Increased fracture rate in women with breast cancer: a review of the hidden risk
CHU Brugmann, Université Libre de Bruxelles, Brussels, Belgium
BMC Cancer 2011, 11:384 doi:10.1186/1471-2407-11-384Published: 29 August 2011
Women with breast cancer, particularly individuals diagnosed at a relatively early age, have an increased incidence of fractures. Fractures can have serious clinical consequences including the need for major surgery, increased morbidity and mortality, increased cost of disease management, and reduced quality of life for patients. The primary cause of the increased fracture risk appears to be an accelerated decrease in bone mineral density (BMD) resulting from the loss of estrogenic signaling that occurs with most treatments for breast cancer, including aromatase inhibitors. However, factors other than BMD levels alone may influence treatment decisions to reduce fracture risk in this setting. Our purpose is to review current evidence for BMD loss and fracture risk during treatment for breast cancer and discuss pharmacologic means to reduce this risk.
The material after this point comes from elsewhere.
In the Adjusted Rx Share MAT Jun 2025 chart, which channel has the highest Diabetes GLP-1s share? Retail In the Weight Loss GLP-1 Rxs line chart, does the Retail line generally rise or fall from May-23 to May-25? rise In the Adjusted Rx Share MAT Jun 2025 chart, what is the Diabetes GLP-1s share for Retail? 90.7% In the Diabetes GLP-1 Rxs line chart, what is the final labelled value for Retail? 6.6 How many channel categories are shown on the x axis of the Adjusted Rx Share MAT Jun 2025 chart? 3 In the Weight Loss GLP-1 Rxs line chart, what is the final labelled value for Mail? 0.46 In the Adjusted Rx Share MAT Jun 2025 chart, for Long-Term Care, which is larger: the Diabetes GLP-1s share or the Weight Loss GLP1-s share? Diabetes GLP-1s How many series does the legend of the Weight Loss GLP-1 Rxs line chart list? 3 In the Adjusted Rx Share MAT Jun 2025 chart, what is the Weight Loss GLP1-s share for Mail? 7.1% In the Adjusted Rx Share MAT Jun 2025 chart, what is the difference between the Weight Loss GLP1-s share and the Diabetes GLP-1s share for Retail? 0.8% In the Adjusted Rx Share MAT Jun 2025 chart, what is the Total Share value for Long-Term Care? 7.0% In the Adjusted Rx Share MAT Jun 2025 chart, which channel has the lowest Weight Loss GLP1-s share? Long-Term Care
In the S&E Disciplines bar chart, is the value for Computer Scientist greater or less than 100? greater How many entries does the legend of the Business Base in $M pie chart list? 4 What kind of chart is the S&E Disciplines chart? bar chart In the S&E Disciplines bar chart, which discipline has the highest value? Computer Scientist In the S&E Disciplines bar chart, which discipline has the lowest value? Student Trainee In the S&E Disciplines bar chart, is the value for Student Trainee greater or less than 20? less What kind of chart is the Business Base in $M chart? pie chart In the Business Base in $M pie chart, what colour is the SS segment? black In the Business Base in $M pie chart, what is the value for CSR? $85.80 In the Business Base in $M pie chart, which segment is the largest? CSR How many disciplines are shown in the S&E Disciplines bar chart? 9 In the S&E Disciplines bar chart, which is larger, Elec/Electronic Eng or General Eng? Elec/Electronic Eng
Fracture risk during treatment for breast cancer may be influenced by the rate of BMD loss and the consequent rapid alterations in bone microarchitecture, in addition to the established fracture risk factors in postmenopausal osteoporosis. The rapid decrease in BMD during adjuvant chemoendocrine therapy for breast cancer may necessitate more aggressive pharmacotherapy than is indicated for healthy postmenopausal women who develop osteoporosis. Over the last few years, clinical trials have established the effectiveness of bisphosphonates and other antiresorptive agents to preserve BMD during adjuvant therapy for early breast cancer. In addition, some bisphosphonates (eg, zoledronic acid) may also delay disease recurrence in women with hormone-responsive tumors, thereby providing an adjuvant benefit in addition to preserving BMD and potentially preventing fractures.
It is likely that a combined fracture risk assessment (eg, as in the WHO FRAX algorithm) will more accurately identify both women with postmenopausal osteoporosis and women with breast cancer who require bone-protective therapy.